● Directions
In the part of the listing that opens with the line containing "By looking at" and runs through the end of the listing, replace "camera" with "lens" and leave everything else unchanged. Give back only that part, without the pictures.
┄┄┄┄┄┄┄┄┄┄
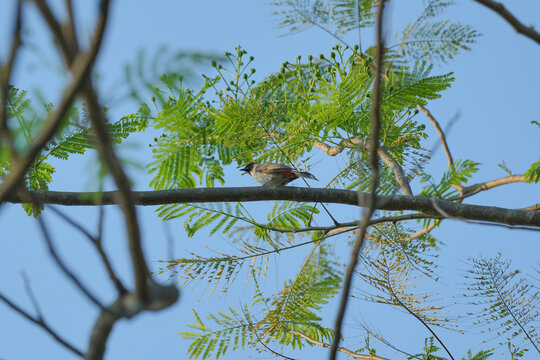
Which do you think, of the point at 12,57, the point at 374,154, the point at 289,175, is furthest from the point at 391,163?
the point at 12,57

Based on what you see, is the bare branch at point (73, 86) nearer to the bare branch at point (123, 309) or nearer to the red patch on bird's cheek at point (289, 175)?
the bare branch at point (123, 309)

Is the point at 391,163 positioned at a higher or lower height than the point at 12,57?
higher

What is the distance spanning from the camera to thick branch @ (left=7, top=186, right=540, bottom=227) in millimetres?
2473

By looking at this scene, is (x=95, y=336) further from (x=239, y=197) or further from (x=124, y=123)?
(x=124, y=123)

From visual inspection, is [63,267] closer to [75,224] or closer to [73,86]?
[75,224]

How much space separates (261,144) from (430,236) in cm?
199

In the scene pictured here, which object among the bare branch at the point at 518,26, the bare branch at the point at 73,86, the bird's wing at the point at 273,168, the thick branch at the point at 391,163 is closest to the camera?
the bare branch at the point at 73,86

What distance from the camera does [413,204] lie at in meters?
2.59

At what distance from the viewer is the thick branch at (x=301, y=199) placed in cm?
247

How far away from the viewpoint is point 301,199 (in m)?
2.67

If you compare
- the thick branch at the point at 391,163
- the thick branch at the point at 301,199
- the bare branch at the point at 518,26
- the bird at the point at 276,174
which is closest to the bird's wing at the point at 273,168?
the bird at the point at 276,174

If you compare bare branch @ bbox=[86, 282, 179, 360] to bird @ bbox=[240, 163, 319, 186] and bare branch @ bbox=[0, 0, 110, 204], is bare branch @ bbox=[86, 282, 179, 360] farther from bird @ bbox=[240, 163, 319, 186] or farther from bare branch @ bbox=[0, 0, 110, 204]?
bird @ bbox=[240, 163, 319, 186]

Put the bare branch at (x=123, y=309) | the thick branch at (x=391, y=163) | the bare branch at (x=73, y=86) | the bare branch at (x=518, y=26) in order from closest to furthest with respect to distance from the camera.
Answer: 1. the bare branch at (x=73, y=86)
2. the bare branch at (x=123, y=309)
3. the bare branch at (x=518, y=26)
4. the thick branch at (x=391, y=163)

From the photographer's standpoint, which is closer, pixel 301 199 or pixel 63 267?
pixel 63 267
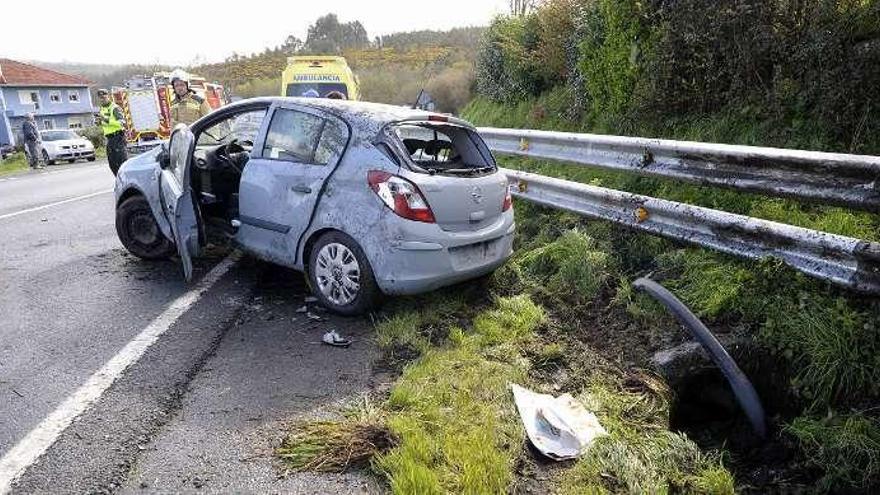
┄┄┄┄┄┄┄┄┄┄
● Final answer
By looking at this scene, is (x=95, y=336) further from (x=239, y=197) or further from (x=124, y=123)?
(x=124, y=123)

From visual inspection, is [63,267] closer to [75,224] or closer to [73,86]?
[75,224]

How much space separates (261,144) from (430,236) in cm?
199

In the scene pictured here, which object among the bare branch at the point at 518,26, the bare branch at the point at 73,86, the bird's wing at the point at 273,168, the thick branch at the point at 391,163 is closest to the lens?
the bare branch at the point at 73,86

What distance from the lens does [413,204] lie at in meters?
2.59

At what distance from the viewer is the thick branch at (x=301, y=199) placed in cm?
247

How far away from the viewpoint is point 301,199 (in m)?
2.67

If you compare
- the thick branch at the point at 391,163
- the thick branch at the point at 301,199
- the bare branch at the point at 518,26
- the bird at the point at 276,174
which is closest to the bird's wing at the point at 273,168?
the bird at the point at 276,174

If you compare bare branch @ bbox=[86, 282, 179, 360] to bird @ bbox=[240, 163, 319, 186] and bare branch @ bbox=[0, 0, 110, 204], is bare branch @ bbox=[86, 282, 179, 360] farther from bird @ bbox=[240, 163, 319, 186] or farther from bare branch @ bbox=[0, 0, 110, 204]?
bird @ bbox=[240, 163, 319, 186]

Put the bare branch at (x=123, y=309) | the thick branch at (x=391, y=163) | the bare branch at (x=73, y=86) | the bare branch at (x=518, y=26) in order from closest to furthest with respect to distance from the lens.
Answer: 1. the bare branch at (x=73, y=86)
2. the bare branch at (x=123, y=309)
3. the bare branch at (x=518, y=26)
4. the thick branch at (x=391, y=163)

From the photographer's standpoint, which is closer, pixel 301 199 or pixel 63 267?
pixel 63 267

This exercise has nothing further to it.